Although a $2.61 per unit distribution can buy nearly three apps on iTunes, if SDT units end 2013 trading at a 12% trailing yield, they would be trading at $21.73 per unit - a decline of $2.81 per unit from the starting price. Factoring in both the expected 2013 distribution and the forecasted 2013 unit price decline, the total expected return of SDT units in 2013 would actually be a loss of $.20 per unit, or just about a 1% loss. Things become worse in 2014, as the expected full-year distribution declines to $2.19 per unit. This should cause SDT's unit price to decrease by $3.53 per unit, to $18.21, based on a 12% trailing yield - more than offsetting the forecasted distribution yet again. In 2015, the situation will be equally ugly as our forecasted total distribution of $1.80 per unit would result in a unit price decline of $3.25 per unit, to $14.96, if a 12% yield is maintained. Simply put, declining distribution (or dividend) streams often lead to negative returns - even when the yield on the security looks attractive when you first purchase it. This is one of the key mechanisms behind many equity 'value traps.' Another key feature of most value traps is a lack of growth, and SDT will meet this criteria in spades!
What about the NPV?
The revenue-based PV-10 forecast, presented in its most recent 10-K, showed that the value of the SandRidge Mississippian Trust I was $508.3 mln, or $18.14 per unit. The units are currently trading roughly 34% above the PV-10 of revenues. This significantly diminishes the only credible argument for holding SDT units at the moment (since upside is limited by the derivatives and the incentive plan): That near-term unit price declines do not matter if the trust is held for a very long time period.
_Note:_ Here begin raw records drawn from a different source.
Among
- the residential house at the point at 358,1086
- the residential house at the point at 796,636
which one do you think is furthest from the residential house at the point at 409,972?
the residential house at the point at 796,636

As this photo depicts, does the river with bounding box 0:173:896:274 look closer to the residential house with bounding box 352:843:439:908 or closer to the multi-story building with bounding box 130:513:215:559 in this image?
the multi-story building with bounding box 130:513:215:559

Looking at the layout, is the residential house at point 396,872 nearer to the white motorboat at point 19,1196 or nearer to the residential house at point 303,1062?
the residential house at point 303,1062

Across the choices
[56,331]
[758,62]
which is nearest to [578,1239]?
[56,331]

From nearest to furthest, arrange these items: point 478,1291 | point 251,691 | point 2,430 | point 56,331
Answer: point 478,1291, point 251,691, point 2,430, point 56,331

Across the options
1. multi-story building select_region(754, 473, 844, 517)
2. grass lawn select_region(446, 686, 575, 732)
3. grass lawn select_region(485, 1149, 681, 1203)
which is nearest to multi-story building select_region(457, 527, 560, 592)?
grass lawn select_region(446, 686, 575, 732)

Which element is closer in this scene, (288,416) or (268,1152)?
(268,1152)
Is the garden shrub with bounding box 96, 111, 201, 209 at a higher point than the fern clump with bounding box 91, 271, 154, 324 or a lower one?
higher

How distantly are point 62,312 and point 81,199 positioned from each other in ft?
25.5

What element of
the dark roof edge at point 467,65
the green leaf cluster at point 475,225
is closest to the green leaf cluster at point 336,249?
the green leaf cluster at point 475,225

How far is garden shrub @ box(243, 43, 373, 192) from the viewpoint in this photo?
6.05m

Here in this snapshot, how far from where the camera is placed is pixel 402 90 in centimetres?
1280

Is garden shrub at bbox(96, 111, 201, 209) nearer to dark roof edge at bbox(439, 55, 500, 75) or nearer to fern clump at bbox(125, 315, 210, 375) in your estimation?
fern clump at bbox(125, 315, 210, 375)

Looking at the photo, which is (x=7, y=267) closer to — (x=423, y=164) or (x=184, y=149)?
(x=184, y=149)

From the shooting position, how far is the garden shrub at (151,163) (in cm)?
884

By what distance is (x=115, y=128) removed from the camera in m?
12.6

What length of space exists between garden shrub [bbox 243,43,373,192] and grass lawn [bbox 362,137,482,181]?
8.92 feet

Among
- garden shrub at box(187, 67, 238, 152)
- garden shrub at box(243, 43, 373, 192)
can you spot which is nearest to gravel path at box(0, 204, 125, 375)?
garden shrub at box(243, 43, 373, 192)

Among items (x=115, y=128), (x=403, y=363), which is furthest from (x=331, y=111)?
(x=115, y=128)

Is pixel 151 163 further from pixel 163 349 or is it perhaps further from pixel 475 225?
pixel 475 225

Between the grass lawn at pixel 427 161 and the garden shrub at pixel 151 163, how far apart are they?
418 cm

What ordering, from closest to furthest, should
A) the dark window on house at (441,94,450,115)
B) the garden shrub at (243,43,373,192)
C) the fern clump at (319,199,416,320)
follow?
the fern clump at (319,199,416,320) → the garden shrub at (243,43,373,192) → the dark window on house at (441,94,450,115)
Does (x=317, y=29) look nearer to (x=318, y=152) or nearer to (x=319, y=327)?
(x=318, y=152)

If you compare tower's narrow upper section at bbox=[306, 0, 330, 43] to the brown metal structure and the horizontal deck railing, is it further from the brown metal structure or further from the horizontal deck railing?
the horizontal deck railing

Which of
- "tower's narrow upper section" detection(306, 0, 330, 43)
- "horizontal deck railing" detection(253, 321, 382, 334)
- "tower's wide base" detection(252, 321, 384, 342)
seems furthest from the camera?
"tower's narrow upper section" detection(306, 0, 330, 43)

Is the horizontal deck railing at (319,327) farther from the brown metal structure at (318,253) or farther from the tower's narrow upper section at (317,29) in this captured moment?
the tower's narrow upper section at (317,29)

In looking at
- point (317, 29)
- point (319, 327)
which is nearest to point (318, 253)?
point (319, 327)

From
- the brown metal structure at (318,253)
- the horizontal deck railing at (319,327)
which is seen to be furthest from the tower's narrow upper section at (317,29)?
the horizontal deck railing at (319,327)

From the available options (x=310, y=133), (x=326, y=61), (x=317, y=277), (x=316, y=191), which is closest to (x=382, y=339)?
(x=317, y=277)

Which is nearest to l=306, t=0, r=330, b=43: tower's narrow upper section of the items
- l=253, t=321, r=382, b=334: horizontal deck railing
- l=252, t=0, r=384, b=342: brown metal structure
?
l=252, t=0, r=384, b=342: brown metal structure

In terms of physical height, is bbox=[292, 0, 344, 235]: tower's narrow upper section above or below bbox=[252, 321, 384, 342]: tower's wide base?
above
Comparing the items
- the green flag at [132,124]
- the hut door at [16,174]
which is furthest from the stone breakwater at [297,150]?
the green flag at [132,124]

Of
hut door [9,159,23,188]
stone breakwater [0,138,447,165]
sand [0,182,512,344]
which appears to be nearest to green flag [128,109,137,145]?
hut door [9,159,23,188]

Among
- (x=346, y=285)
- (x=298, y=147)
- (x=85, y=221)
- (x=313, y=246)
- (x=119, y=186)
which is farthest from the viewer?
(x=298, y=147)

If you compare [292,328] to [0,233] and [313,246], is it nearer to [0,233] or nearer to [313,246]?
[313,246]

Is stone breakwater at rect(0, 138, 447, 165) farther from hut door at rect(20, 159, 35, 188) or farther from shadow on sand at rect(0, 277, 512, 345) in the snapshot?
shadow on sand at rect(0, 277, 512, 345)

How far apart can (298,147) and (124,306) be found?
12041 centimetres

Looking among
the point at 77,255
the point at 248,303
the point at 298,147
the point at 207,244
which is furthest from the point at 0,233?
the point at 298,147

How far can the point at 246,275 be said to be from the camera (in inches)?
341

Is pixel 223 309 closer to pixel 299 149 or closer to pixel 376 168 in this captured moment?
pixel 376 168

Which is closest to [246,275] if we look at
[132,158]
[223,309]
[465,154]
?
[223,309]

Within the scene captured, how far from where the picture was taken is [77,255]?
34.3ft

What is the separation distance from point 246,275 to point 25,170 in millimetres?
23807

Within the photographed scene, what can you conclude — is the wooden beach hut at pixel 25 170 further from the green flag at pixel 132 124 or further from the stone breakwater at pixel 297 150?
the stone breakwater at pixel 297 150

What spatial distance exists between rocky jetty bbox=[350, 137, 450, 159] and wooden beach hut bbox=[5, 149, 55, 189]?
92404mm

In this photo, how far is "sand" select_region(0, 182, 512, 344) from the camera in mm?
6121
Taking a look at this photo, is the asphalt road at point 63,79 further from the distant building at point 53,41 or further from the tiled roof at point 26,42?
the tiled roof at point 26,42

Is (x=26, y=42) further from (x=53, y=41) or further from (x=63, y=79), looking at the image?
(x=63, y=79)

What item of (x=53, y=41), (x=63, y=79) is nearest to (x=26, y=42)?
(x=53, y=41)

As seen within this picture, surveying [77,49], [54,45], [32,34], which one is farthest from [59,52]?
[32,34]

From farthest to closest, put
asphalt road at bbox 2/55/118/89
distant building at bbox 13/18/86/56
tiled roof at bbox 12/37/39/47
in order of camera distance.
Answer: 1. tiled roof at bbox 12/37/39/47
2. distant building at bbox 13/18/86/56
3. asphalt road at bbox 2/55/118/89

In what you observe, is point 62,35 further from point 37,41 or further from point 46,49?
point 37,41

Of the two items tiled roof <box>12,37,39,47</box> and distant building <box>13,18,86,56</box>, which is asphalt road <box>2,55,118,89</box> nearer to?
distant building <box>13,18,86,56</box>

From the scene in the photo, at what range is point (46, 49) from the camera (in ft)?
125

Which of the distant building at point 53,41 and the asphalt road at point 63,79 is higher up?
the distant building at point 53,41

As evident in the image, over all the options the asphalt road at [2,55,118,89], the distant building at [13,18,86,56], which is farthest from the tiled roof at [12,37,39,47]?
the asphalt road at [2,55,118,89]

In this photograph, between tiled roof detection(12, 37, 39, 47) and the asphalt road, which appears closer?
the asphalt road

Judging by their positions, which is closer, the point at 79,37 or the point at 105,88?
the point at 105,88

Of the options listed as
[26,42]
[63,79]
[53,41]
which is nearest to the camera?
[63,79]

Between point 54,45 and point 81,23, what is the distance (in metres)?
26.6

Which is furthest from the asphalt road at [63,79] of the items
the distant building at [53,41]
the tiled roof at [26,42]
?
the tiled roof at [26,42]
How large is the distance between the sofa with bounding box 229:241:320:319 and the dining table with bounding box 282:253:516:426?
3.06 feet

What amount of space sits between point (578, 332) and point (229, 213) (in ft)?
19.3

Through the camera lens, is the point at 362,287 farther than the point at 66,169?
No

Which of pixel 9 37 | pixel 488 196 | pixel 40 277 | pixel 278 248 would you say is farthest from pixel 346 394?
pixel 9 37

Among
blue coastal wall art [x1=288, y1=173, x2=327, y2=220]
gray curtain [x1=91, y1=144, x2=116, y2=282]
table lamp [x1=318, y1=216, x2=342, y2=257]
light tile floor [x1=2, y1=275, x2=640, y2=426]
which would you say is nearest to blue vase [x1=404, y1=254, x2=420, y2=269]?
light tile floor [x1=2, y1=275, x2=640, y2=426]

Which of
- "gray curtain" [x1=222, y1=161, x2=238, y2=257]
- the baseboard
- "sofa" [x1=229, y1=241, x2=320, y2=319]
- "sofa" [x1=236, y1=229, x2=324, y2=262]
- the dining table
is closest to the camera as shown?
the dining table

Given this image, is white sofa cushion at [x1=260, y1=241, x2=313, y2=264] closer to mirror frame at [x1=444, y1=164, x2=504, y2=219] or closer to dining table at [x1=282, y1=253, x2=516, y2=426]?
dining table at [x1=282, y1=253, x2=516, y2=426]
Another metric I am fond of is the number of years until undiscounted distributions from a trust or MLP pay back the original investment. In the case of SDT, it would take 12.8 years to recover the current unit price using our assumptions - not a very attractive payback period in my view!
Additional disclosure: I am short SDT. Both myself and my firm advise clients on royalty trusts and have advised our clients to sell short or avoid units of SDT.